Mei Cai Kou Po
1.
Ingredients: pork belly, plum vegetables, red pepper, sliced ginger, green onion, garlic
2.
Soak the dried plums in water and set aside.
3.
Put ginger, cooking wine, and garlic in a pot on the fire. Add the pork belly and cook for 10 minutes to remove.
4.
Place the pork belly to control the moisture.
5.
Prepare a mixture of light soy sauce and dark soy sauce, and spread evenly on the pork belly, especially the skin.
6.
After coloring, let it dry.
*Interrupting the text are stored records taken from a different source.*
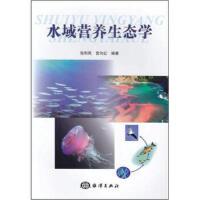 水域营养生态学 9787502783150
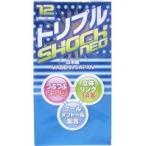 トリプルショックネオ2000 ( 12コ入 ) ( コンドーム 避妊具 condom )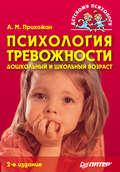 Психология тревожности: дошкольный и школьный возраст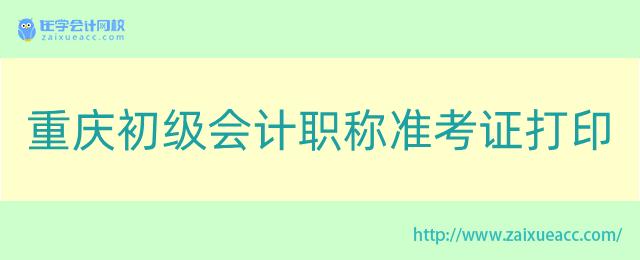 重庆初级会计职称准考证打印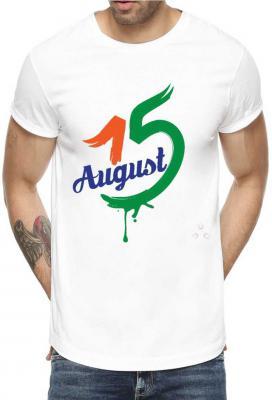 Avnis Printed Men Round Neck White T-Shirt
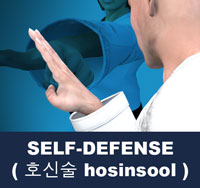 Taekwondo self-defense is known as hosinsul and it forms one of the four main principles of the art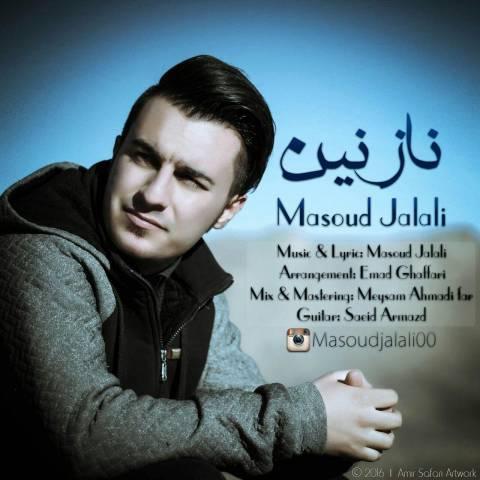 دانلود آهنگ نازنین مسعود جلالی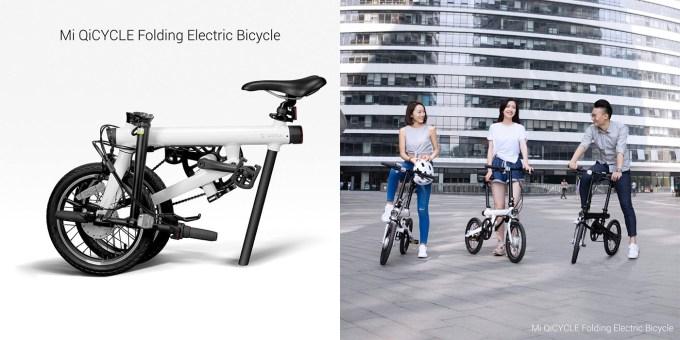złożony Xiaomi QiCYCLE Electric Bike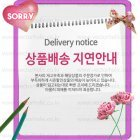 Delivery_info_2015_14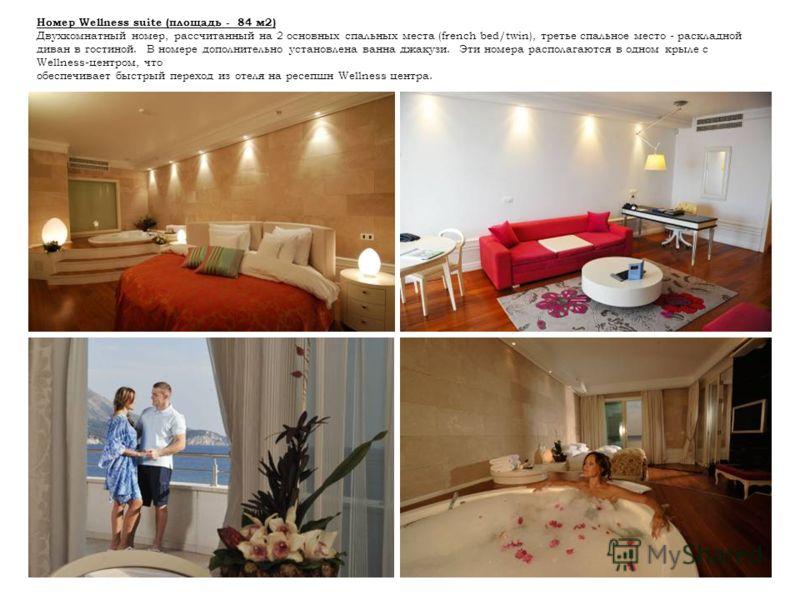 Номер Wellness suite (площадь - 84 м2) Двухкомнатный номер, рассчитанный на 2 основных спальных места (french bed/twin), третье спальное место - раскладной диван в гостиной. В номере дополнительно установлена ванна джакузи. Эти номера располагаются в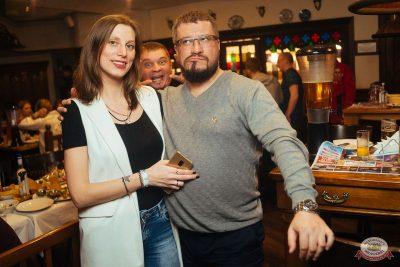 День защитника Отечества, 23 февраля 2019 - Ресторан «Максимилианс» Екатеринбург - 57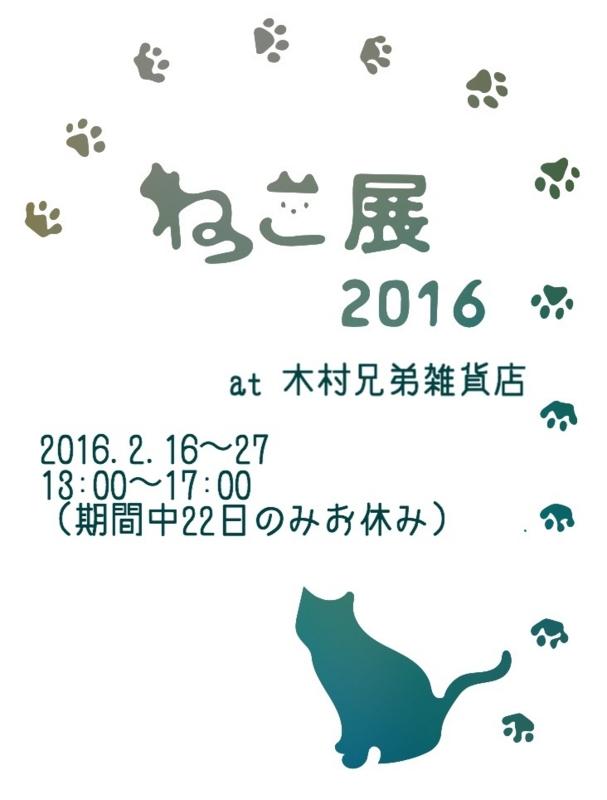 f:id:nemunoki-letter:20160212150247j:image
Spread honey evenly on the skin and let it dry again.
7.
Chop the soaked plum vegetables and cut the red pepper into cubes for later use.
8.
Put a little oil on the fire and stir-fry the plum and red pepper.
9.
Stir the dark soy sauce, light soy sauce, chopped green onion, minced ginger, salt, fermented bean curd juice, sugar, starch, sesame oil, and water evenly to make a bowl of juice.
10.
Heat the frying pan and fry the pork belly until the skin is browned.
11.
Place the sliced pork belly with the skin side down.
12.
Spread the fried plum vegetables evenly on the meat and pour the sauce into the bowl.
13.
It can be steamed in water for 1.5 hours.
14.
After the meat is let cool, use a plate to buckle the top of the glass plate, and quickly turn it around. Use the soy sauce starch to thicken the juice and pour it on the meat.
15.
Features: fat but not greasy, strong fragrance.